You can ignore the polars except as general interest and to show the big difference the board down makes to windward ability vmg.
The capsize ratio is came in after the Fastnet disaster and is a rough guide. It essentially looks at beam in relation to displacement. Beam gives you initial stability ie resistance to healing from hull shape, but this then falls away. Ballast insofar as it puts the centre of gravity a distance d below the centre of buoyancy creates a righting moment. The further a mass eg keel weight is down the greater the righting moment as the two are multiplied. This righting moment as the boat goes over initially increasing then decreasing. You need to find the stability curves to see the angle of vanishing stability, which should be roughly 120-. standards vary on use, but essentially when the mast goes under you want it to self right.
The capsize ratio as a method is inadequate because it takes no account of where the weight is.

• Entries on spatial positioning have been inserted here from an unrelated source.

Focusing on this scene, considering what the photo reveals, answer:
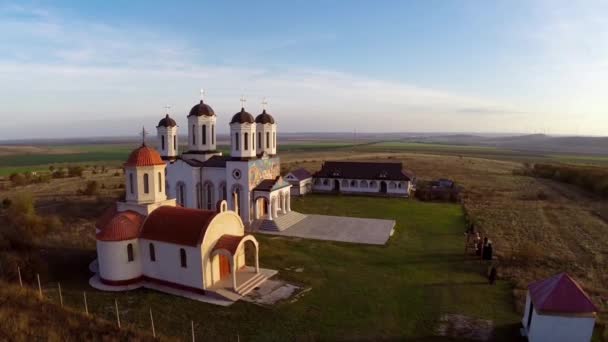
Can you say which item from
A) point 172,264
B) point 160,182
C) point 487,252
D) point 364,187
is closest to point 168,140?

In your case I doubt that of the 3000 lb ballast it is all in the centreboard, and certainly not at the end of it. If it were then it would be impossible to retract any bulb and the draft would be deeper, secondly it would be very difficult to raise and would require some specialised hydraulic system. The whole structure would also have to be very strong to have that weight swinging around.

The ballast/displacement ratio is a little light at 29%. A blue water boat such as the Allied mk 2 would usually be around 35%.

Jeff H has argued in the past for lighter modern designs and against heavier traditional blue water boats. Certainly the former will have better light airs performance, but there remains disagreement on motion comfort in heavy weather.

However you are not seeking either a race boat, or an ocean cruiser, rather it seems a liveaboard, capable of short ocean trips where presumably you will take account of the weather ie short term as long term doesn't apply.

In that regard the displacement is some 4000 lb lighter than the Allied and 10,000 lb lighter than the Westsail of the same length. That doesn't seem excessively heavy. Further it is not always clear whether full tankage is included in the design weight. I have seen boats stated by the designer to be say 4 tons yet the owners say they are 6 and that is the registered weight which I have also seem miscalculated.

The sail area is not excessive and gives a sail area/displ of 19% which means she should be ok in light winds but is higher than the usual cruiser maximum.

For other boat comparisons and further help understanding the figures see http://www.image-ination.com/sailcalc.html.

In essence a centreboard has the advantage of shoal draft but to get a decent righting moment has to have greater ballast as this is higher. Yours is limited. I agree it is not a blue water boat, but don't feel the overall displacement is too high.

It, on the figures, as always, is not perfect as a liveaboard, racer, or blue water cruiser. It is also likely to be quite different from the 37'. How well it suits your needs depends on the specifics of the design and build and intended use. Others can guide you on this.